The paper tackles the challenge of identifying topological phase transitions in strongly correlated systems by introducing an unsupervised quantum reservoir computing framework that leverages many-body localized dynamics within a discrete-time crystal circuit. By evolving input states under $U_F(g, \boldsymbol{\phi}, \boldsymbol{h})$ and measuring only local observables $\langle Z_i \rangle$ and $\langle Z_i Z_{i+1} \rangle$, followed by t-SNE embedding and Gaussian Mixture Model clustering, the method uncovers phase structure in the extended SSH model without full density-matrix tomography; it shows that the DTC-MBL processing amplifies distinctions between phases and enables practical, scalable phase diagram reconstruction on NISQ devices. The approach yields MBTI-consistent phase boundaries and demonstrates robustness to noise, highlighting a practical pathway for probing quantum phase transitions in 1D strongly correlated systems. It further suggests potential extensions to higher dimensions through prethermal dynamics or DTC modes, offering a versatile framework for topology-driven quantum many-body studies.

Abstract

In quantum many-body systems, characterizing topological phase transitions typically requires complex many-body topological invariants, which are costly to compute and measure. Inspired by quantum reservoir computing, we propose an unsupervised quantum phase detection method based on a many-body localized evolution, enabling efficient identification of phase transitions in the extended SSH model. The evolved quantum states produce feature distributions under local measurements, which, after simple post-processing and dimensionality reduction, naturally cluster according to different Hamiltonian parameters. Numerical simulations show that the evolution combined with local measurements can significantly amplify distinctions between quantum states, providing an efficient means to detect topological phase transitions. Our approach requires neither complex measurements nor full density matrix reconstruction, making it practical and feasible for noisy intermediate-scale quantum devices.

Figures (5)

• Figure 1: Schematic illustration of the proposed QRC framework. We prepare a set of quantum states under different parameters, which can be obtained on NISQ devices via VQE or in analog quantum simulators by tuning system parameters. In our numerical experiments, these states are generated using DMRG and then evolved under a quantum circuit in the DTC regime.

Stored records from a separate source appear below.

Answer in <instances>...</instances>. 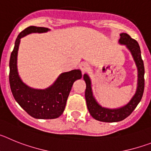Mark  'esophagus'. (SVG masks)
Here are the masks:
<instances>
[{
  "label": "esophagus",
  "mask_w": 151,
  "mask_h": 151,
  "mask_svg": "<svg viewBox=\"0 0 151 151\" xmlns=\"http://www.w3.org/2000/svg\"><path fill=\"white\" fill-rule=\"evenodd\" d=\"M79 67L80 69H81V70H82L83 74L85 73H86V72L88 71V69H89V66L87 63H82L79 65Z\"/></svg>",
  "instance_id": "esophagus-1"
}]
</instances>
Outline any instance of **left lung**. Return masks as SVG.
<instances>
[{"label": "left lung", "mask_w": 151, "mask_h": 151, "mask_svg": "<svg viewBox=\"0 0 151 151\" xmlns=\"http://www.w3.org/2000/svg\"><path fill=\"white\" fill-rule=\"evenodd\" d=\"M119 43L125 45L134 59L135 65L138 69V82L137 88L133 97L129 102L124 106L119 108H106L98 104L94 97L91 88V81L88 74H84L83 78L86 83L85 90V99L87 107L91 116L96 120L105 122H116L125 119L129 116L137 105L141 101L143 96L145 89V66L144 62L141 59V49L138 43L134 39L132 38L126 33H121Z\"/></svg>", "instance_id": "obj_1"}]
</instances>
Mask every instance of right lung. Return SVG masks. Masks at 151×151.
<instances>
[{"mask_svg":"<svg viewBox=\"0 0 151 151\" xmlns=\"http://www.w3.org/2000/svg\"><path fill=\"white\" fill-rule=\"evenodd\" d=\"M50 31L45 27L29 26L21 32L15 41L10 59V80L12 94L19 105L35 119H51L62 115L75 81L82 78L80 69H73L60 75L55 82L45 89L33 88L22 82L17 69V55L20 39L31 33Z\"/></svg>","mask_w":151,"mask_h":151,"instance_id":"1","label":"right lung"}]
</instances>
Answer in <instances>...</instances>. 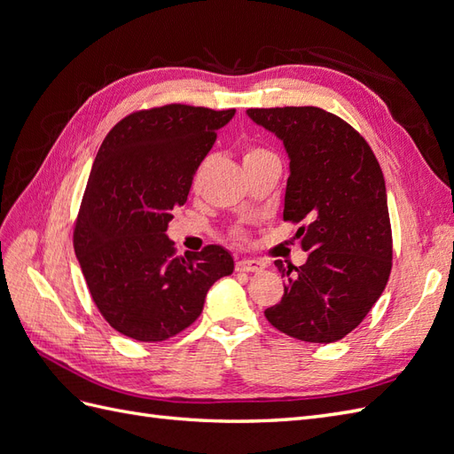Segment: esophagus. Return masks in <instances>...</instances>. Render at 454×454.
Instances as JSON below:
<instances>
[{
	"label": "esophagus",
	"mask_w": 454,
	"mask_h": 454,
	"mask_svg": "<svg viewBox=\"0 0 454 454\" xmlns=\"http://www.w3.org/2000/svg\"><path fill=\"white\" fill-rule=\"evenodd\" d=\"M263 269H265V265L257 259H239L237 261V270H240V272H259Z\"/></svg>",
	"instance_id": "34e87169"
}]
</instances>
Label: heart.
I'll return each mask as SVG.
<instances>
[{"label": "heart", "instance_id": "1", "mask_svg": "<svg viewBox=\"0 0 454 454\" xmlns=\"http://www.w3.org/2000/svg\"><path fill=\"white\" fill-rule=\"evenodd\" d=\"M267 157H274V155L270 153V151H267V149L250 147V149H246V153H244V164L254 162V160H261V159H267Z\"/></svg>", "mask_w": 454, "mask_h": 454}]
</instances>
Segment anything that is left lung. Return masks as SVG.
I'll return each mask as SVG.
<instances>
[{
	"label": "left lung",
	"mask_w": 454,
	"mask_h": 454,
	"mask_svg": "<svg viewBox=\"0 0 454 454\" xmlns=\"http://www.w3.org/2000/svg\"><path fill=\"white\" fill-rule=\"evenodd\" d=\"M272 132L290 159L286 222H305L295 237L309 252L301 267H277L284 284L278 305L265 310L282 333L333 342L350 333L387 287L392 231L382 170L362 136L320 107L246 112Z\"/></svg>",
	"instance_id": "obj_1"
}]
</instances>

We measure only $\langle Z_i \rangle$ and $\langle Z_i Z_{i+1} \rangle$ to form feature vectors, which are subsequently visualized using t-SNE. The results show that feature vectors from different phases cluster effectively in the feature space, enabling unsupervised learning of phase transitions in strongly correlated systems.
• Figure 2: (a) Schematic representation of the extended SSH model Hamiltonian, illustrating the intra-cell hopping $J$, inter-cell hopping $J'$. (b) Phase diagram where the theoretical phase boundaries are computed based on MBTI. Black diamond markers denote the phase transition points identified by our QRC-based unsupervised method. (c) Visualization of clustering in the t-SNE feature space, showing how the states naturally group according to their underlying phases. (d) Probabilities of phase assignment obtained from a Gaussian Mixture Model (GMM). To enhance clarity and readability, a sparse subset of the 1501 data points is plotted by selecting every 50th point.
• Figure 3: Illustration of t-SNE in the non-MBL DTC region for $\delta = 3.0$. (a) "Identical data" case, where t-SNE is applied directly to the ground-state measurements of $\langle Z_i \rangle$ and $\langle Z_i Z_{i+1} \rangle$. (b) t-SNE after evolution through the thermal region, highlighting how the feature space reorganizes under thermal dynamics. circuit parameters $g=0.5$, $D=5$.
• Figure 4: PCA of ground-state measurements of $\langle Z_i \rangle$ and $\langle Z_i Z_{i+1} \rangle$, showing the first principal component. (a) $\delta = 0.5$. (b) $\delta = 3.0$.
• Figure 5: Illustration of long-time evolution ($0$-$50$ cycles) for three representative states under different circuits. The upper panels show DTC evolution ($g=0.96$) and the lower panels show thermal evolution ($g=0.5$). From left to right, the states are: trivial ($J^\prime/J = 0.9$, $\delta = 1.0$), SB ($\delta = 2.0$, $J^\prime/J = 1.0$), and topological ($\delta = 1.0$, $J^\prime/J = 1.1$). The vertical axis indices 1–128 correspond to $\langle Z_i \rangle$ ($i=1,\dots,128$), and 129–255 correspond to $\langle Z_i Z_{i+1} \rangle$ ($i=1,\dots,127$).